= PAGE EXTRACT =
Right before the closing credits to writer/director Preston A. Whitemore II's comedic soap opera This Christmas, the film's cast is seen laughing and dancing and mugging for the camera, and there's more inspiration and joy in these five minutes than in August Rush's 100. The film is one of those predictably sentimental offerings in which a large family gathers for the holidays, nurses old resentments, flirts with new ones, and - with occasional pauses for the requisite slapstick - inevitably solves all of their problems in just under two hours. But for what it is, This Christmas is performed marvelously well; Delroy Lindo, Loretta Devine, Regina King, Sharon Leal, Idris Elba, Chris Brown, and numerous others are wholly believable and unfailingly enjoyable, and help prove that a sincere movie doesn't necessarily have to be a sickly one.

 

Timothy Olyphant in HitmanHITMAN

Based on a video-game that, though I've never played it, has to be at least 50 times more enjoyable than its cinematic spin-off, Hitman finds Timothy Olyphant playing a bad-ass assassin a mere five months after playing a bad-ass terrorist in Live Free or Die Hard. Are casting directors - and audiences - just so dazed by Olyphant's handsomeness that they don't notice how laughably wrong he is for these roles? He has that charismatic-dead-eyed-stare thing down cold, but every time the actor opens his mouth, he's a joke; whenever Olyphant makes tough-guy pronouncements in that anesthetized monotone of his, I'm torn between wanting to giggle and wanting to curl up and nap. (Why on earth doesn't he get cast in more comedies, where he's actually displayed considerable charm?) To be fair, Brando himself wouldn't have been able to make Xavier Gens' incoherent, achingly repetitive shoot-'em-up palatable; Lost's Henry Ian Cusick shows up as a twitchy, drug-addled Russian gun nut in leather pajamas, and Hitman is still boring as hell.

= PROBLEM =
Rewrite the film review starting at "Right before the" and ending at "a sickly one.", replacing "marvelously" with "remarkably". Answer from the text alone.

= ENTRIES PROVIDED =

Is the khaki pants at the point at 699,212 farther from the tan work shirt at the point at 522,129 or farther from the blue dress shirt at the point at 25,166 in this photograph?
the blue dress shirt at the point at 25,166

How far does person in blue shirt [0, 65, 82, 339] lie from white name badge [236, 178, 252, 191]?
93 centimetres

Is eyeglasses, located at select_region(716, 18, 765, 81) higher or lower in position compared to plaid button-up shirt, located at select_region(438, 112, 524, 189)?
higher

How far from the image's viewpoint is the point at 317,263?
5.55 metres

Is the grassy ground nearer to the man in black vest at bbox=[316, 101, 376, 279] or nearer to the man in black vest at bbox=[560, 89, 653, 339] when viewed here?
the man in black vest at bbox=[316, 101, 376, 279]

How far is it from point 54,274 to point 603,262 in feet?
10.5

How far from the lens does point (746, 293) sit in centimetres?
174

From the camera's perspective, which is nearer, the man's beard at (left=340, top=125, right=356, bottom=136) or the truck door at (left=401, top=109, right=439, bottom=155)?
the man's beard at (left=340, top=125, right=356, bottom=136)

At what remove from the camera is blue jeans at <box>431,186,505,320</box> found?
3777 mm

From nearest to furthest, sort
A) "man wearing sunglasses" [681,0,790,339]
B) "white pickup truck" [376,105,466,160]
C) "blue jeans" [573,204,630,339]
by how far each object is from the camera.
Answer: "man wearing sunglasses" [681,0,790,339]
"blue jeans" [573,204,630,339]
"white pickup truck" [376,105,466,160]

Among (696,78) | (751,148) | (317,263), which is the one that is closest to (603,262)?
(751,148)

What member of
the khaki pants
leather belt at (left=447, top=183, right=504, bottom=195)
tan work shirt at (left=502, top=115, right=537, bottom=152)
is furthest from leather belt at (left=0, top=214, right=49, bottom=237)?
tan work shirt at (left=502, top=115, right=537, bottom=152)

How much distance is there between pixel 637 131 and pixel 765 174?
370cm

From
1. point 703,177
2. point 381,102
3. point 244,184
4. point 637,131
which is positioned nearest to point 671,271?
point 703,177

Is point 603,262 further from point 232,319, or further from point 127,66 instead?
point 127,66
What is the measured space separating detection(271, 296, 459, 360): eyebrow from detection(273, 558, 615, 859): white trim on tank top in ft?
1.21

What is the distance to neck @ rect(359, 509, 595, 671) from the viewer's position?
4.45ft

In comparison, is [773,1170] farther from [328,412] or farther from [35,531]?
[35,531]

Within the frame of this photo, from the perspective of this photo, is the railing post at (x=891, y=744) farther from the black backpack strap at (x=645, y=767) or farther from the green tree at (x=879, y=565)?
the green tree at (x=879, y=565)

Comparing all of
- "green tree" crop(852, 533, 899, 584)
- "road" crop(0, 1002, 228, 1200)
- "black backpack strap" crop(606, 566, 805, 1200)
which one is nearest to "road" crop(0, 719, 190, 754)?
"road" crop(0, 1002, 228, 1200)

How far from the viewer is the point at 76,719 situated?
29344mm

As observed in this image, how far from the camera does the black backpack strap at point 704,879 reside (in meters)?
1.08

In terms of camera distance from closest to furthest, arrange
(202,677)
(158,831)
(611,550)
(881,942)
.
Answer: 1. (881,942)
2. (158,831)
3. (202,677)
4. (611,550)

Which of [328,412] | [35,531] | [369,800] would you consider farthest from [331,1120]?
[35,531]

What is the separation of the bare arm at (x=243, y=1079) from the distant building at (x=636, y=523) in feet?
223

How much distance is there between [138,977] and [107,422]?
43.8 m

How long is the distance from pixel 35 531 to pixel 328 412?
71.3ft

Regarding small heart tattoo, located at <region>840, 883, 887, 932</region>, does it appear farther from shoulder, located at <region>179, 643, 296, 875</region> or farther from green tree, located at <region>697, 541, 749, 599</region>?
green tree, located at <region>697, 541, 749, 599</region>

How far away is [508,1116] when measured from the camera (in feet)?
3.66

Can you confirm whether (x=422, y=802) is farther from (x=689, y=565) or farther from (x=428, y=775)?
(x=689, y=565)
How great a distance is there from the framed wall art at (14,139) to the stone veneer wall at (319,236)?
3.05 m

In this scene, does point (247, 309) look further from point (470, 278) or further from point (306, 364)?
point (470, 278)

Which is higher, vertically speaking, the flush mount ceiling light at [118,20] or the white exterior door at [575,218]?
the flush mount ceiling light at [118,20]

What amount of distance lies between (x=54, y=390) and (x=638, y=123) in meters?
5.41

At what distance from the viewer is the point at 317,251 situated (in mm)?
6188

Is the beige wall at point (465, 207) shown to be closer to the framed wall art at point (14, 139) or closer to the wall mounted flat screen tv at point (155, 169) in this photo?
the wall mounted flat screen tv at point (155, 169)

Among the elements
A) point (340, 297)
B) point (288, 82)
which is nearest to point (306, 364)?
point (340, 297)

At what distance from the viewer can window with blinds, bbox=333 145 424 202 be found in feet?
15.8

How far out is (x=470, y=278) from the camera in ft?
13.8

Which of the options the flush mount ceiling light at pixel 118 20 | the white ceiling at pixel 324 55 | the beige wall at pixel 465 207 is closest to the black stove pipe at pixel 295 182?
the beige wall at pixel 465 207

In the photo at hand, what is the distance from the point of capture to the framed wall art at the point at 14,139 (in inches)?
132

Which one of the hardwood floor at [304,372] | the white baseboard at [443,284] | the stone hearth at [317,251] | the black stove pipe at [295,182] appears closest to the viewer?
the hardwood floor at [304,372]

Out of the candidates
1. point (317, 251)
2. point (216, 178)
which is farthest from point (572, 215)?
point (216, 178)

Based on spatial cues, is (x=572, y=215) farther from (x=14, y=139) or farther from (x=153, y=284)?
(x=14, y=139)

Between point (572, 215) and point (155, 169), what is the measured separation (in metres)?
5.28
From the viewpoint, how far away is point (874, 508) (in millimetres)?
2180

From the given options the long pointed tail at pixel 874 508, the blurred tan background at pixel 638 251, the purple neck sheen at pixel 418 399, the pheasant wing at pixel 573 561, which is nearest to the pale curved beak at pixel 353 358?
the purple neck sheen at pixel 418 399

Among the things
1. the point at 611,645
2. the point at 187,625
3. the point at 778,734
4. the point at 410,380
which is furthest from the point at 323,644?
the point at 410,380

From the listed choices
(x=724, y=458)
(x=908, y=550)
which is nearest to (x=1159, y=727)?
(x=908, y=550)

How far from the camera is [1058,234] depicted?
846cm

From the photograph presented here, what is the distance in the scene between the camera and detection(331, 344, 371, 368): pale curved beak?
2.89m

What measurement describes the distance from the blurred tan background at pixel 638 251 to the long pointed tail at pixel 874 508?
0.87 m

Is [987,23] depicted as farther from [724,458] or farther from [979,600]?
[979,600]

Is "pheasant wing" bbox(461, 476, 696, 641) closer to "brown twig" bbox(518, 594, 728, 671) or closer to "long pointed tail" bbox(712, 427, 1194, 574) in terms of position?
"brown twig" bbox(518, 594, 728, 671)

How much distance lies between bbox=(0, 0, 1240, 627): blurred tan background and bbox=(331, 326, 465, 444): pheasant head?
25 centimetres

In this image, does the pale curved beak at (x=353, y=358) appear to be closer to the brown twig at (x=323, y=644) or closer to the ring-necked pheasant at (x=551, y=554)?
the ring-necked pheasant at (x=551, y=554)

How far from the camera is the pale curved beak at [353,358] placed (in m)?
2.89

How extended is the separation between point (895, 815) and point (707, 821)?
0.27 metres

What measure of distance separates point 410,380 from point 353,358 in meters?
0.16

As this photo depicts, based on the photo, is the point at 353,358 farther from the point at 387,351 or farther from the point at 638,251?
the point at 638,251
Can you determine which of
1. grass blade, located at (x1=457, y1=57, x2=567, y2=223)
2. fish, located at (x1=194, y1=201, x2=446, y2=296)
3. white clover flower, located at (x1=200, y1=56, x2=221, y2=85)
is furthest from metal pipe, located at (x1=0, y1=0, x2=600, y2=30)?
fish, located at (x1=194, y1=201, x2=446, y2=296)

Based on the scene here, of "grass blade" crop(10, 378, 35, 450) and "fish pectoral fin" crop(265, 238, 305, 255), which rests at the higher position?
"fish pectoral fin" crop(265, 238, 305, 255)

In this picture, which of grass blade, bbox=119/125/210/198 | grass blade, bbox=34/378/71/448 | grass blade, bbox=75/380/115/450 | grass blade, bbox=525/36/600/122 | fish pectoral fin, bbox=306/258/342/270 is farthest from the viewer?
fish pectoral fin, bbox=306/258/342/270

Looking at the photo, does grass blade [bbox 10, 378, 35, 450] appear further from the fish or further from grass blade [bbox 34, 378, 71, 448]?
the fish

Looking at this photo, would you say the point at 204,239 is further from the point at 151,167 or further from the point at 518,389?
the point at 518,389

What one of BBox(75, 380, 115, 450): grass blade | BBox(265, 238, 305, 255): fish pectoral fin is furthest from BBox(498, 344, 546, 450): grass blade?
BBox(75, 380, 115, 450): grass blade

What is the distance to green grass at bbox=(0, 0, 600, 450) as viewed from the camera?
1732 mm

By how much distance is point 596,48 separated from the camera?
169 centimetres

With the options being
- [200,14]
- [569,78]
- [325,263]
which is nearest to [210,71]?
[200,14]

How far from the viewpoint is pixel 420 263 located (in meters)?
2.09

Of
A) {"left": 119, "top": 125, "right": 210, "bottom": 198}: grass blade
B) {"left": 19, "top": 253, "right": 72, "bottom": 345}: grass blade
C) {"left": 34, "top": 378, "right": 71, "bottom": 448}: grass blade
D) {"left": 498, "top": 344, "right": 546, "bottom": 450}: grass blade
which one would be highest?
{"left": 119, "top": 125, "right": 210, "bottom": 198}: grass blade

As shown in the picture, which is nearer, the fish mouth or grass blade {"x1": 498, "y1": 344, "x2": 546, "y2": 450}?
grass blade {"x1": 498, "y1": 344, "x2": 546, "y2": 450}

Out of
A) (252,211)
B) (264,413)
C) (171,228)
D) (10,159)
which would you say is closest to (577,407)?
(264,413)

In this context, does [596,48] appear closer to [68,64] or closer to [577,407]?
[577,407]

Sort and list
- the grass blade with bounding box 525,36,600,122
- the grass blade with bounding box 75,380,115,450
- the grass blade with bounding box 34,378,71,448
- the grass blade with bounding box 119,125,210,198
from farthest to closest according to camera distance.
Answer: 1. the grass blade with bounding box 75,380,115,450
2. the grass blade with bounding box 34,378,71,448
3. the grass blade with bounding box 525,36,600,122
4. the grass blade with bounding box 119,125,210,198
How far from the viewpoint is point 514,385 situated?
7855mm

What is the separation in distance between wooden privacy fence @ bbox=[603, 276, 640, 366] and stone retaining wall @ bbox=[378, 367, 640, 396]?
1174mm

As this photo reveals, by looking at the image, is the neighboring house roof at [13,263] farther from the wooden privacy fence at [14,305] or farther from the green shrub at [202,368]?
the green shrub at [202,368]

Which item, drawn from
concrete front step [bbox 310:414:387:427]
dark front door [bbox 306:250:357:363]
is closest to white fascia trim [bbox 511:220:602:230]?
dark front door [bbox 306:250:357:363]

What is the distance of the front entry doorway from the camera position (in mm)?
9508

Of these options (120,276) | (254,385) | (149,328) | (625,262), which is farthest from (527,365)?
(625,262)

= RESULT BELOW =
Right before the closing credits to writer/director Preston A. Whitemore II's comedic soap opera This Christmas, the film's cast is seen laughing and dancing and mugging for the camera, and there's more inspiration and joy in these five minutes than in August Rush's 100. The film is one of those predictably sentimental offerings in which a large family gathers for the holidays, nurses old resentments, flirts with new ones, and - with occasional pauses for the requisite slapstick - inevitably solves all of their problems in just under two hours. But for what it is, This Christmas is performed remarkably well; Delroy Lindo, Loretta Devine, Regina King, Sharon Leal, Idris Elba, Chris Brown, and numerous others are wholly believable and unfailingly enjoyable, and help prove that a sincere movie doesn't necessarily have to be a sickly one.